(Stored data entries)
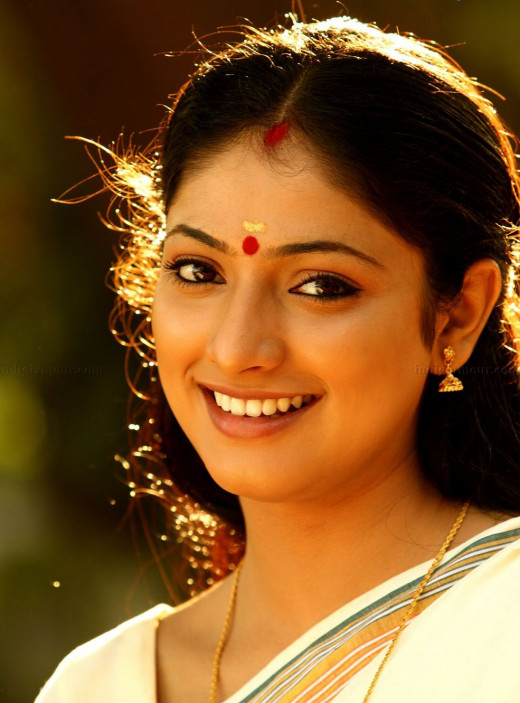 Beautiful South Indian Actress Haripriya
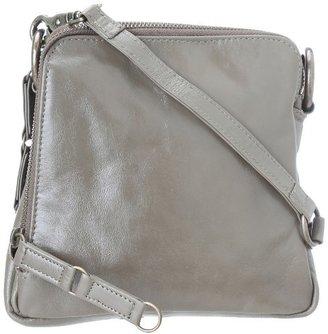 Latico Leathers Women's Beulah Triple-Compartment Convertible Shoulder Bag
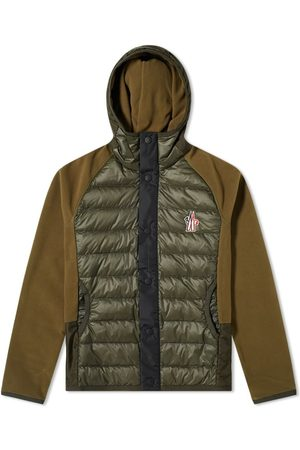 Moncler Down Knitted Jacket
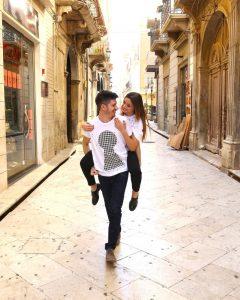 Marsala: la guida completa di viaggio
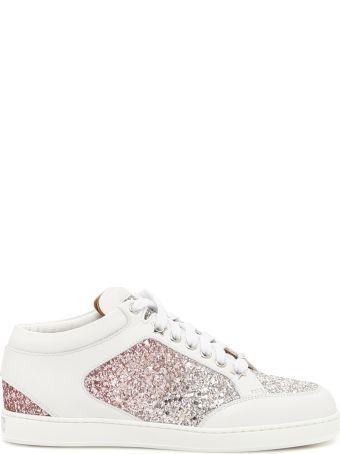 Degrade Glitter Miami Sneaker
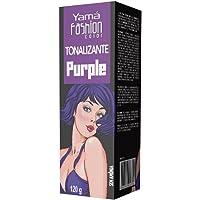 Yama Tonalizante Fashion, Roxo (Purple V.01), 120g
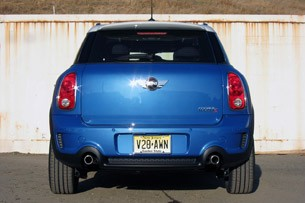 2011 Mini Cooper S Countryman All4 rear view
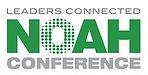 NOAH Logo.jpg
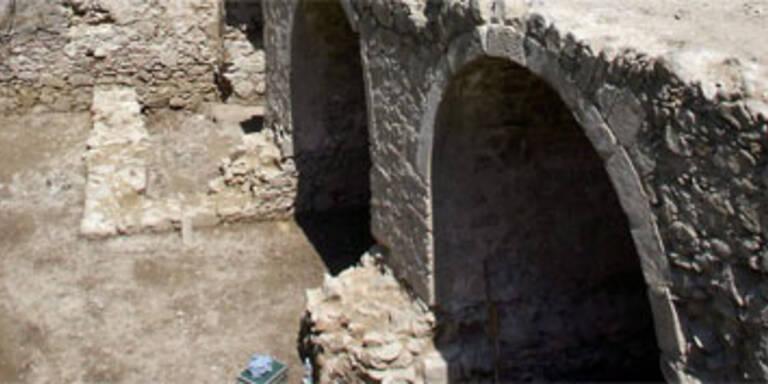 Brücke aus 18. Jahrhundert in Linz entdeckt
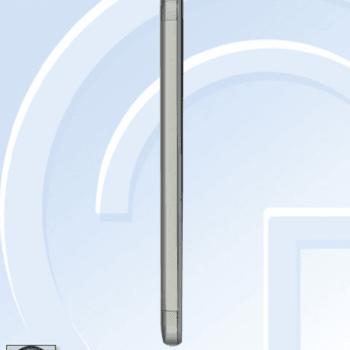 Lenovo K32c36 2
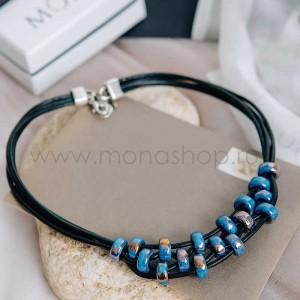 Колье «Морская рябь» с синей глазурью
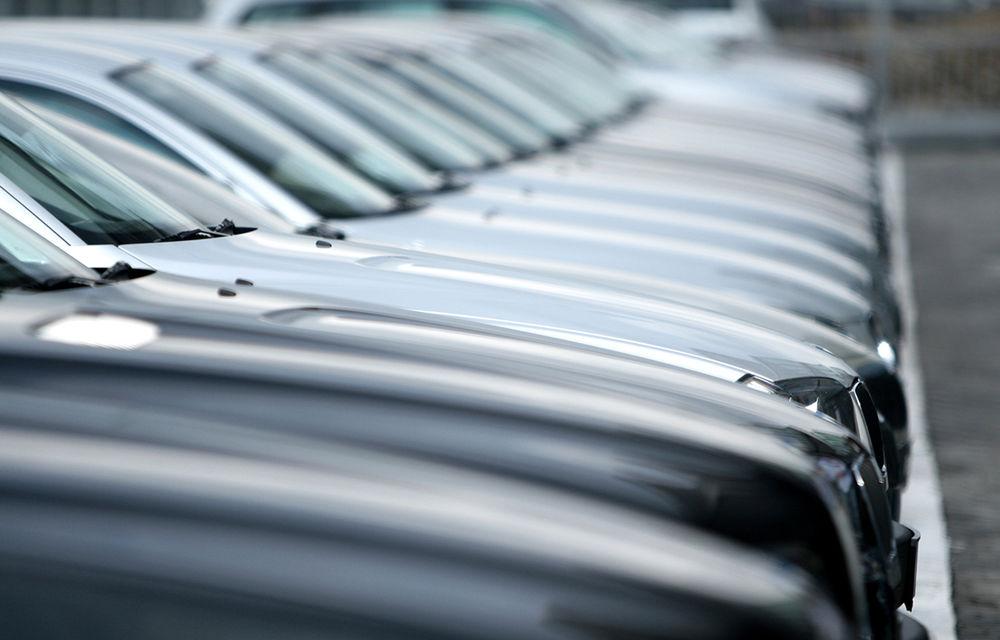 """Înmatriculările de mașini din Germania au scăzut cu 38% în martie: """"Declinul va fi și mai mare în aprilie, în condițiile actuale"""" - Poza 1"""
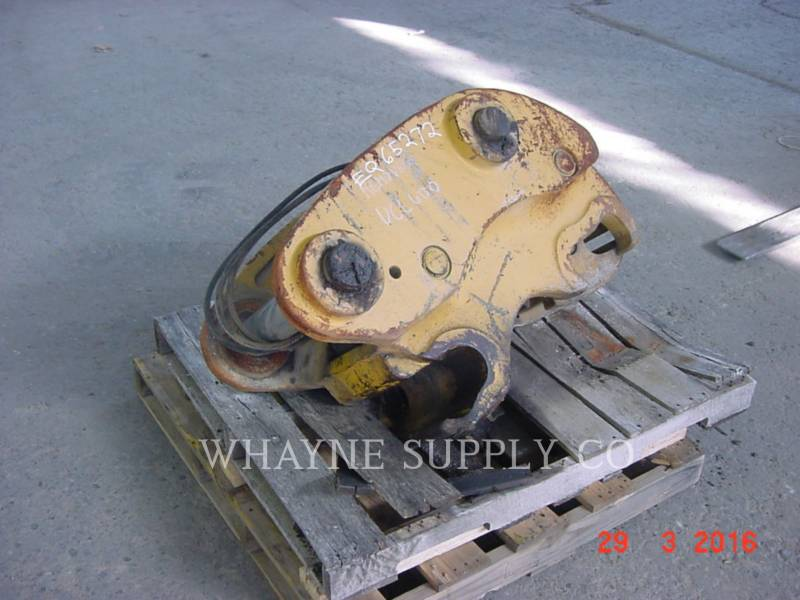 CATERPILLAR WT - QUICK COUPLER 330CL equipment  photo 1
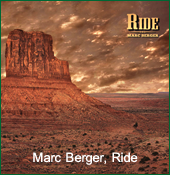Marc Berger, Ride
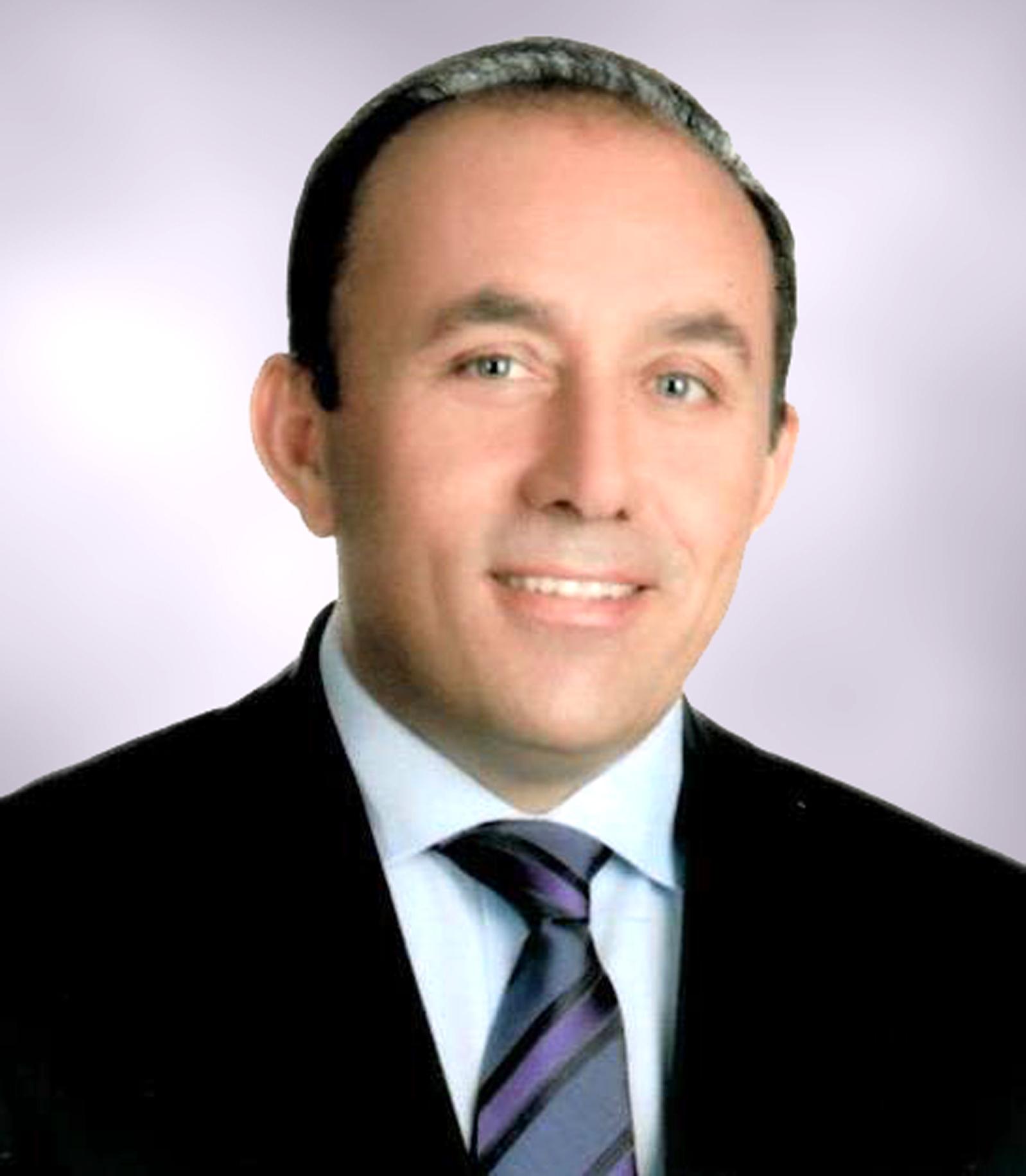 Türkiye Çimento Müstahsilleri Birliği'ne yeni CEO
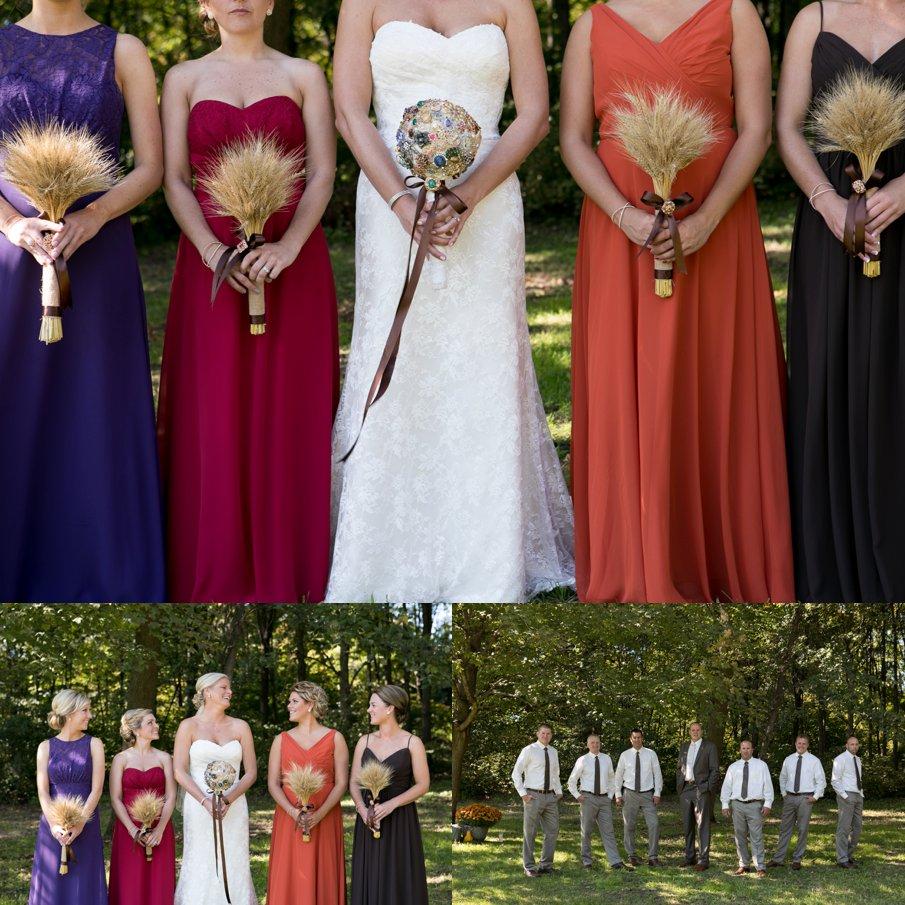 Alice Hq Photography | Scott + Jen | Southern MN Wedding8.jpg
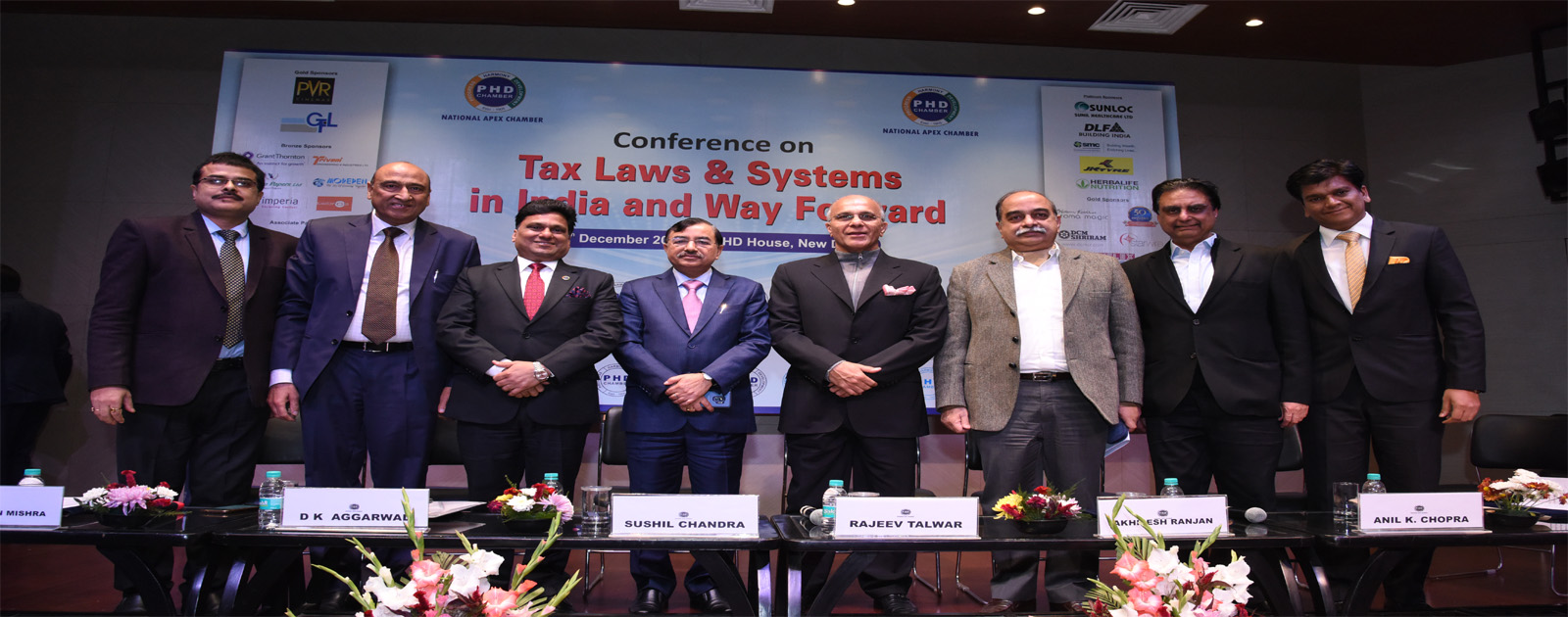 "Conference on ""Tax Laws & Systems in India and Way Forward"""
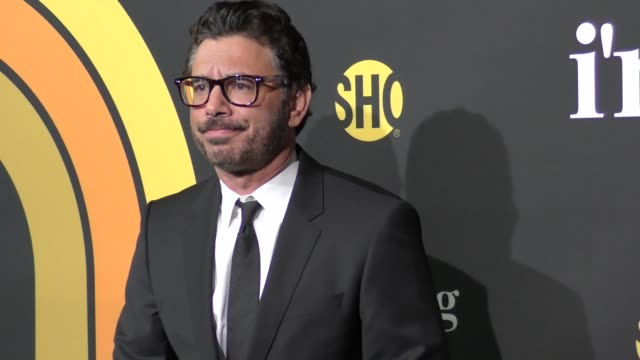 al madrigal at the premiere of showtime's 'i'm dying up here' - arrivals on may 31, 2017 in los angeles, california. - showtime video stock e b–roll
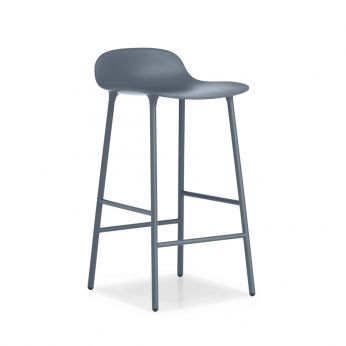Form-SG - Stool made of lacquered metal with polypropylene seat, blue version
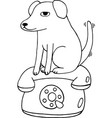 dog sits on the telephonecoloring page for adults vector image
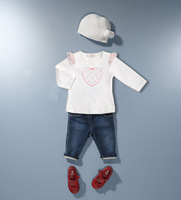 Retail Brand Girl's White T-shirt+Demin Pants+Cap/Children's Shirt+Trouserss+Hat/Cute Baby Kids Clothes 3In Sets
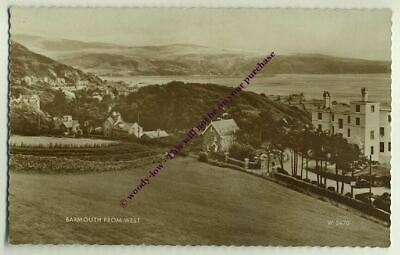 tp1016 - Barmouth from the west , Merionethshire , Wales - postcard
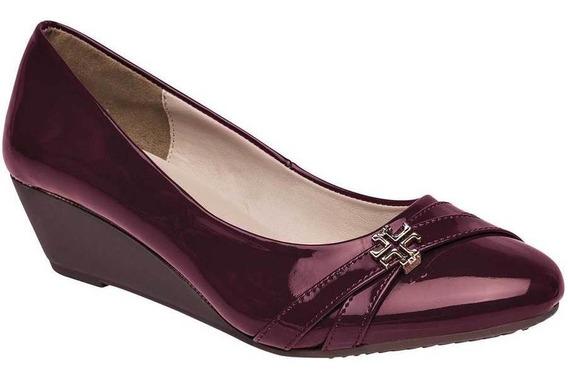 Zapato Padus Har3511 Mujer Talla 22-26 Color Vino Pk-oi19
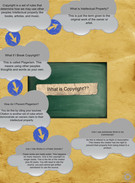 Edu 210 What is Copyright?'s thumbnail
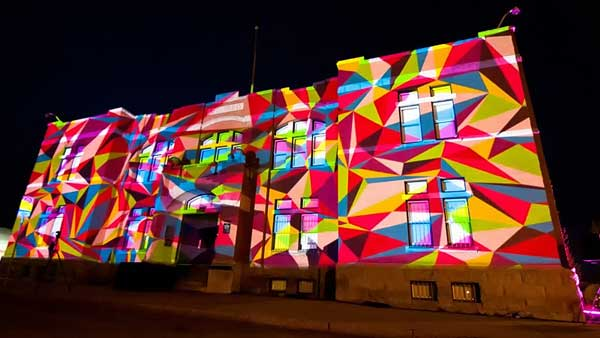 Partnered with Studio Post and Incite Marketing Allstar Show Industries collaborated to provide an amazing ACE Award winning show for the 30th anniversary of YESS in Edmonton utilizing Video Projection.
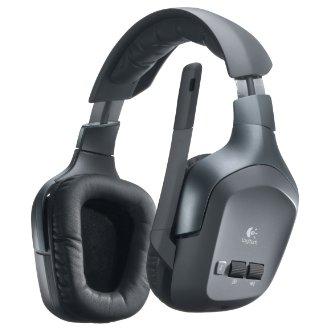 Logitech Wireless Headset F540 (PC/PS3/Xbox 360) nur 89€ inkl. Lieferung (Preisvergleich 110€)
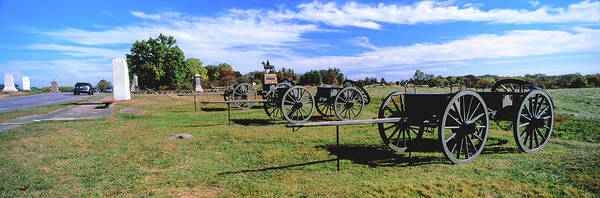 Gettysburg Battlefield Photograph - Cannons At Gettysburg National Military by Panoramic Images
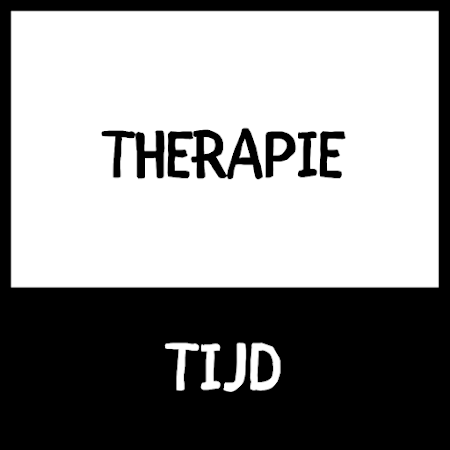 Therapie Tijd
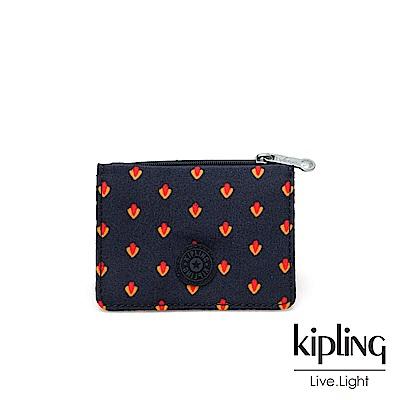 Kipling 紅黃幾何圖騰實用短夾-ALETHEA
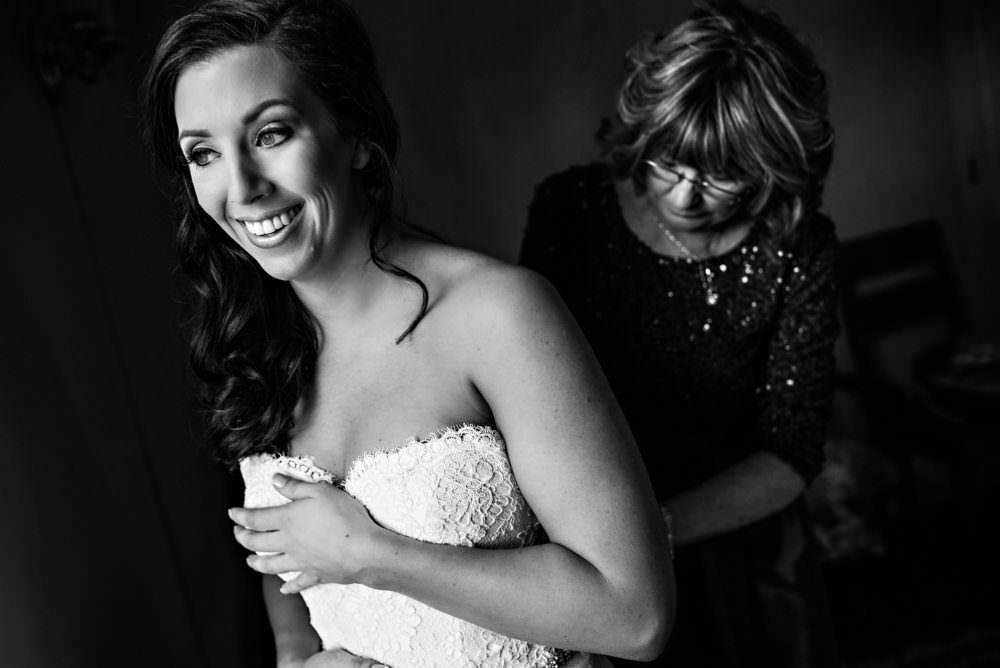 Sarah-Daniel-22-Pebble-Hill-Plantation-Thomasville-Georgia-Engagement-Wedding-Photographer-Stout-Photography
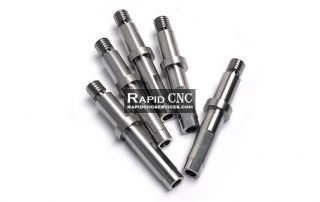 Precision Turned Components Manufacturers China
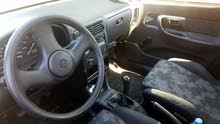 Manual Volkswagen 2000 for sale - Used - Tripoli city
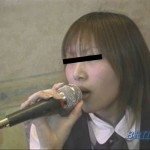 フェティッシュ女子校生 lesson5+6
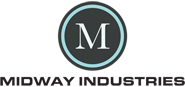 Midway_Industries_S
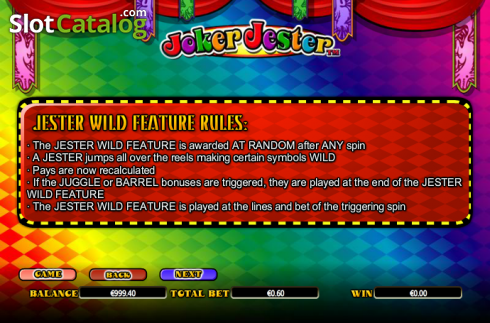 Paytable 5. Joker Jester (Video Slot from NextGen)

• Exercise:
Transcribe, from the records above, the first line and every line after it up to and including the line with "с синей глазурью"; omit pictures.

• Written answer:
 Beautiful South Indian Actress Haripriya
 Latico Leathers Women's Beulah Triple-Compartment Convertible Shoulder Bag
 Moncler Down Knitted Jacket
 Marsala: la guida completa di viaggio
 Degrade Glitter Miami Sneaker
 Yama Tonalizante Fashion, Roxo (Purple V.01), 120g
 2011 Mini Cooper S Countryman All4 rear view
 NOAH Logo.jpg
 Brücke aus 18. Jahrhundert in Linz entdeckt
 Lenovo K32c36 2
 Колье «Морская рябь» с синей глазурью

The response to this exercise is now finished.